Assignment: With pictures removed, the data below should be returned exactly.

Exercise inputs:
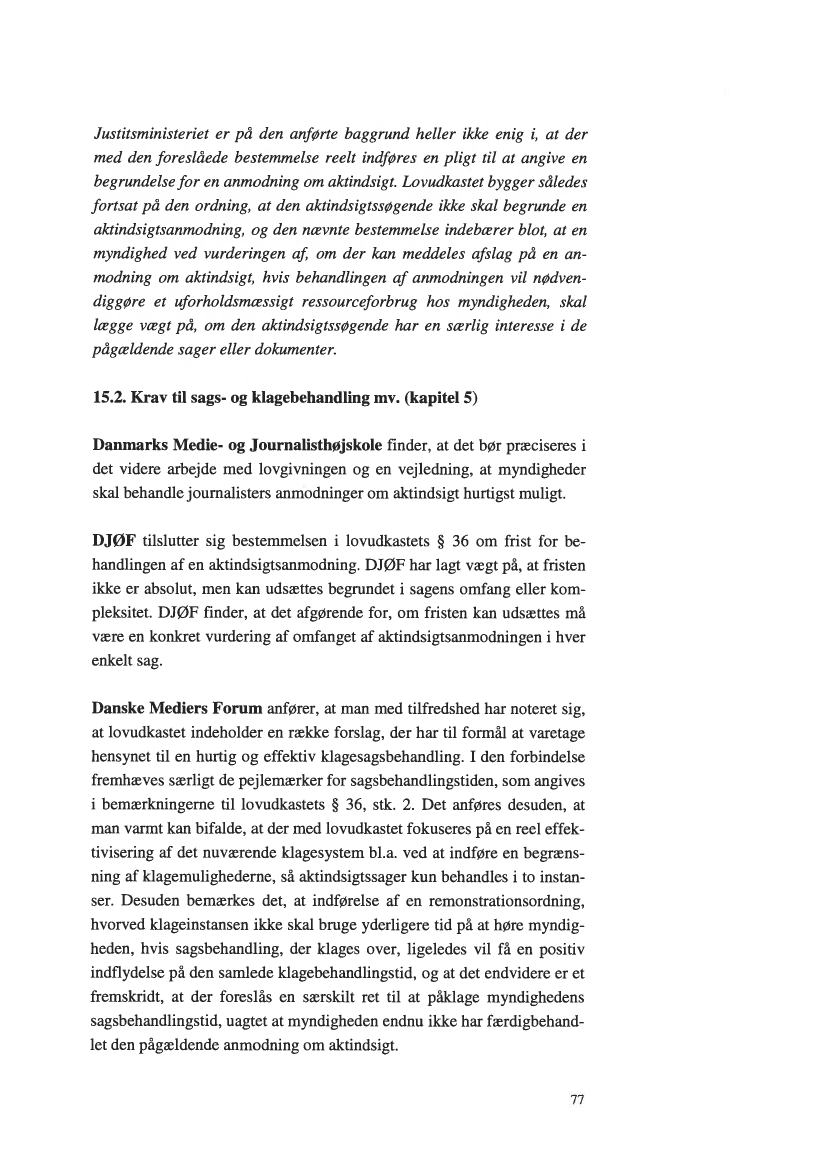 Justitsministeriet er på den anførte baggrund heller ikke enig i, at der med den foreslåede bestemmelse reelt indføres en pligt til at angive en begrundelse for en anmodning om aktindsigt. Lovudkastet bygger således fortsat på den ordning, at den aktindsigtssøgende ikke skal begrunde en aktindsigtsanmodning, og den nævnte bestemmelse indebærer blot, at en myndighed ved vurderingen af, om der kan meddeles afslag på en anmodning om aktindsigt, hvis behandlingen af anmodningen vil nødvendiggøre et uforholdsmæssigt ressourceforbrug hos myndigheden, skal lægge vægt på, om den aktindsigtssøgende har en særlig interesse i de pågældende sager eller dokumenter.

15.2. Krav til sags- og klagebehandling mv. (kapitel 5)

Danmarks Medie- og Journalisthøjskole finder, at det bør præciseres i det videre arbejde med lovgivningen og en vejledning, at myndigheder skal behandle journalisters anmodninger om aktindsigt hurtigst muligt.

DJØF tilslutter sig bestemmelsen i lovudkastets § 36 om frist for behandlingen af en aktindsigtsanmodning. DJØF har lagt vægt på, at fristen ikke er absolut, men kan udsættes begrundet i sagens omfang eller kompleksitet. DJØF finder, at det afgørende for, om fristen kan udsættes må være en konkret vurdering af omfanget af aktindsigtsanmodningen i hver enkelt sag.

Danske Mediers Forum anfører, at man med tilfredshed har noteret sig, at lovudkastet indeholder en række forslag, der har til formål at varetage hensynet til en hurtig og effektiv klagesagsbehandling. I den forbindelse fremhæves særligt de pejlemærker for sagsbehandlingstiden, som angives i bemærkningerne til lovudkastets § 36, stk. 2. Det anføres desuden, at man varmt kan bifalde, at der med lovudkastet fokuseres på en reel effektivisering af det nuværende klagesystem bl.a. ved at indføre en begrænsning af klagemulighederne, så aktindsigtssager kun behandles i to instanser. Desuden bemærkes det, at indførelse af en remonstrationsordning, hvorved klageinstansen ikke skal bruge yderligere tid på at høre myndigheden, hvis sagsbehandling, der klages over, ligeledes vil få en positiv indflydelse på den samlede klagebehandlingstid, og at det endvidere er et fremskridt, at der foreslås en særskilt ret til at påklage myndighedens sagsbehandlingstid, uagtet at myndigheden endnu ikke har færdigbehandlet den pågældende anmodning om aktindsigt.

77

Written reply:
 Justitsministeriet er på den anførte baggrund heller ikke enig i, at der med den foreslåede bestemmelse reelt indføres en pligt til at angive en begrundelse for en anmodning om aktindsigt. Lovudkastet bygger således fortsat på den ordning, at den aktindsigtssøgende ikke skal begrunde en aktindsigtsanmodning, og den nævnte bestemmelse indebærer blot, at en myndighed ved vurderingen af, om der kan meddeles afslag på en anmodning om aktindsigt, hvis behandlingen af anmodningen vil nødvendiggøre et uforholdsmæssigt ressourceforbrug hos myndigheden, skal lægge vægt på, om den aktindsigtssøgende har en særlig interesse i de pågældende sager eller dokumenter.

15.2. Krav til sags- og klagebehandling mv. (kapitel 5)

Danmarks Medie- og Journalisthøjskole finder, at det bør præciseres i det videre arbejde med lovgivningen og en vejledning, at myndigheder skal behandle journalisters anmodninger om aktindsigt hurtigst muligt.

DJØF tilslutter sig bestemmelsen i lovudkastets § 36 om frist for behandlingen af en aktindsigtsanmodning. DJØF har lagt vægt på, at fristen ikke er absolut, men kan udsættes begrundet i sagens omfang eller kompleksitet. DJØF finder, at det afgørende for, om fristen kan udsættes må være en konkret vurdering af omfanget af aktindsigtsanmodningen i hver enkelt sag.

Danske Mediers Forum anfører, at man med tilfredshed har noteret sig, at lovudkastet indeholder en række forslag, der har til formål at varetage hensynet til en hurtig og effektiv klagesagsbehandling. I den forbindelse fremhæves særligt de pejlemærker for sagsbehandlingstiden, som angives i bemærkningerne til lovudkastets § 36, stk. 2. Det anføres desuden, at man varmt kan bifalde, at der med lovudkastet fokuseres på en reel effektivisering af det nuværende klagesystem bl.a. ved at indføre en begrænsning af klagemulighederne, så aktindsigtssager kun behandles i to instanser. Desuden bemærkes det, at indførelse af en remonstrationsordning, hvorved klageinstansen ikke skal bruge yderligere tid på at høre myndigheden, hvis sagsbehandling, der klages over, ligeledes vil få en positiv indflydelse på den samlede klagebehandlingstid, og at det endvidere er et fremskridt, at der foreslås en særskilt ret til at påklage myndighedens sagsbehandlingstid, uagtet at myndigheden endnu ikke har færdigbehandlet den pågældende anmodning om aktindsigt.

77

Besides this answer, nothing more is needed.